EU/UK under GDPR. Leadpipe’s default is company-level in those regions. Person-level requires affirmative consent. That means Tier 2 is either unavailable or consent-scoped for EU/UK visitors by default. Tier 1 company-level context is still useful for the agent to reason over. See GDPR-compliant visitor identification for the full picture.

Healthcare and financial services. You likely have DPA and data-handling requirements that go past what Leadpipe alone covers. The Tier 1 / Tier 2 split is still the right shape. You may additionally want to host the Tier 2 store in a controlled environment and keep even person_id scoped per agent session.

Data broker registration. Leadpipe is registered in California, Texas, Vermont, and Oregon. That addresses the broker side. On your side, you are responsible for lawful basis of processing and for how the agent uses the data.
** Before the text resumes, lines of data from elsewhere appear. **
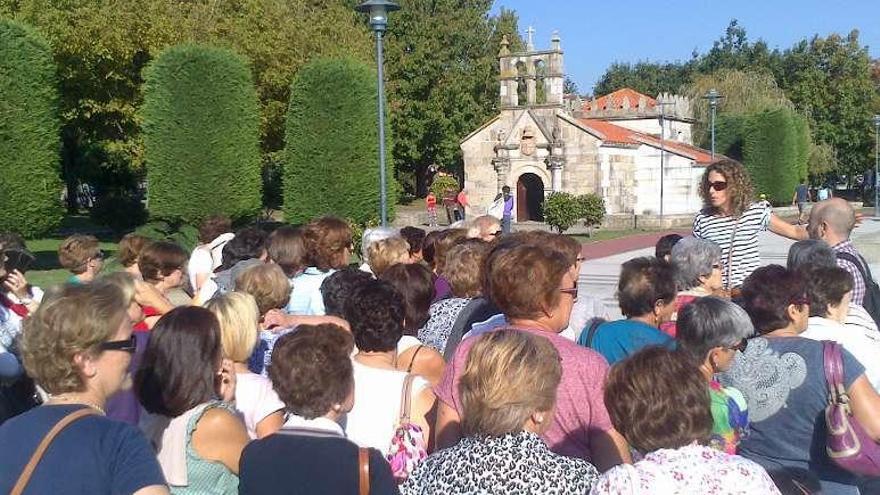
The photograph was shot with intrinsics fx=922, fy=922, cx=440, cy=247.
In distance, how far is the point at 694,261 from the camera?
520 cm

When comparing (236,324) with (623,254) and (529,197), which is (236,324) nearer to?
(623,254)

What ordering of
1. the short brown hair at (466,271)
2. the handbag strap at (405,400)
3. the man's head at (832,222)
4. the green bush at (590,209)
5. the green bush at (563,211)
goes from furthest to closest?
the green bush at (590,209) → the green bush at (563,211) → the man's head at (832,222) → the short brown hair at (466,271) → the handbag strap at (405,400)

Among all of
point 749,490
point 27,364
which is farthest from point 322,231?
point 749,490

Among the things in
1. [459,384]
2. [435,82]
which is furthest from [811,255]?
[435,82]

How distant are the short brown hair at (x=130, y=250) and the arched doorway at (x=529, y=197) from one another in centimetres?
3598

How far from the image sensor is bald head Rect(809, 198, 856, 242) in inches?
235

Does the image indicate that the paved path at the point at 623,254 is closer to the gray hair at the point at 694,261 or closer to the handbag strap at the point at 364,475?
the gray hair at the point at 694,261

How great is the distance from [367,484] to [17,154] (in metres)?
21.0

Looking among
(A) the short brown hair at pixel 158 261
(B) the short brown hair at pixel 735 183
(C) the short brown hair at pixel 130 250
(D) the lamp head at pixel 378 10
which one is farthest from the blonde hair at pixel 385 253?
(D) the lamp head at pixel 378 10

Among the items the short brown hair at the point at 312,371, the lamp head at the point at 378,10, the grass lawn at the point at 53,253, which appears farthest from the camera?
the grass lawn at the point at 53,253

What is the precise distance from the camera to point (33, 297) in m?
6.37

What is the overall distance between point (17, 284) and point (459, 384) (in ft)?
13.8

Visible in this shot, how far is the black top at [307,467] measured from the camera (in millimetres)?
2936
I am deliberately not claiming SOC 2 Type II certification. We are not there yet, readiness is in progress, and I want to be specific rather than vague about that. DPA and subprocessor list available on request.


Common mistakes

  1. Putting the full CRM in the agent’s context window. Big blast radius, slow, expensive, prompt-injection risk.
  2. Giving the agent an admin API key. It needs a scoped key per tool.
  3. Using raw email as the primary key. Use an opaque person_id. Means you can log and audit without exposing identifiers.
  4. Storing contact records in the agent’s memory. Vector stores and agent memory were not designed to be HIPAA- or GDPR-compliant PII stores.
  5. Assuming anonymization equals masking. Hashing email is pseudonymization, not anonymization. Still PII in most legal reads.

Concrete example

A team I worked with this quarter had a Claude-based agent doing pipeline triage. Original design: agent read the full HubSpot contact table and Leadpipe visitor feed, drafted outreach, sent through their ESP.

After the redesign:

  • Agent reads Tier 1 only: intent score, topic, role, company, pages, flags.
  • Agent makes a routing decision: escalate to human, auto-nurture, or immediate send.
  • For immediate send, agent calls the scoped contact-lookup tool with the specific person_id.
  • Tier 2 lookup logs every call with the agent session ID.
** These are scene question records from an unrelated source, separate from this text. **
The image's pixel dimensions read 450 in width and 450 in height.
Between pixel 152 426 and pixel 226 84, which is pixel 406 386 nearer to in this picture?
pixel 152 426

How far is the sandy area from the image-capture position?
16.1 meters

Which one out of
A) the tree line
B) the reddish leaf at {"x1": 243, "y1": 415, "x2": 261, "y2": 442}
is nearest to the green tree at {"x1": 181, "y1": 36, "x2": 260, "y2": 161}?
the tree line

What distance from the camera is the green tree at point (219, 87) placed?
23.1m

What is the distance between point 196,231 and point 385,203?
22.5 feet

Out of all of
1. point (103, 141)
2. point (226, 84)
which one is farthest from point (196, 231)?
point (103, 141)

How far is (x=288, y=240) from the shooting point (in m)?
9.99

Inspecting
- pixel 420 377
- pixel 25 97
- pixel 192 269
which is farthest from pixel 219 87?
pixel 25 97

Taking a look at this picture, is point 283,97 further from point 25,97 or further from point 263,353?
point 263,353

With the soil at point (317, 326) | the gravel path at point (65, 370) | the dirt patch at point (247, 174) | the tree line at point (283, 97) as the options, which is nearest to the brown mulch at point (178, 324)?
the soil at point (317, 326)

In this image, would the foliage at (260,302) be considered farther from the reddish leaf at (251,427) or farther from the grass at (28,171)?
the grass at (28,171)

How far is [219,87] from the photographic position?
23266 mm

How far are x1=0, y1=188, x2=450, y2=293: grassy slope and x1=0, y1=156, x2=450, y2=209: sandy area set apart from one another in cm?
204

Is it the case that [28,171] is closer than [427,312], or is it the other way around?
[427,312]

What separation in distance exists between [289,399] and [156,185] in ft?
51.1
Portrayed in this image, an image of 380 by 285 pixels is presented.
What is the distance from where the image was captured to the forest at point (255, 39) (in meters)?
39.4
No meaningful loss in output quality. Every decision the agent made before, it can still make. The draft emails are still referenced and personalized. What changed is that the vast majority of the agent’s operating context is non-PII, and the small fraction that is sensitive is scoped and logged.


Five-step path

  1. Install the Leadpipe pixel. Webhook payloads carry a stable person_id you can use as the opaque handle.
  2. Build a Tier 1 store keyed by person_id. Non-PII context, flags, intent, pages, firmographics.
  3. Build a scoped Tier 2 lookup service. Takes person_id, returns contact. Audit-logged, rate-limited.
  4. Point the agent at Tier 1. Tool-access Tier 2 only on send.
  5. Review the audit log weekly. Adjust rate limits and scopes.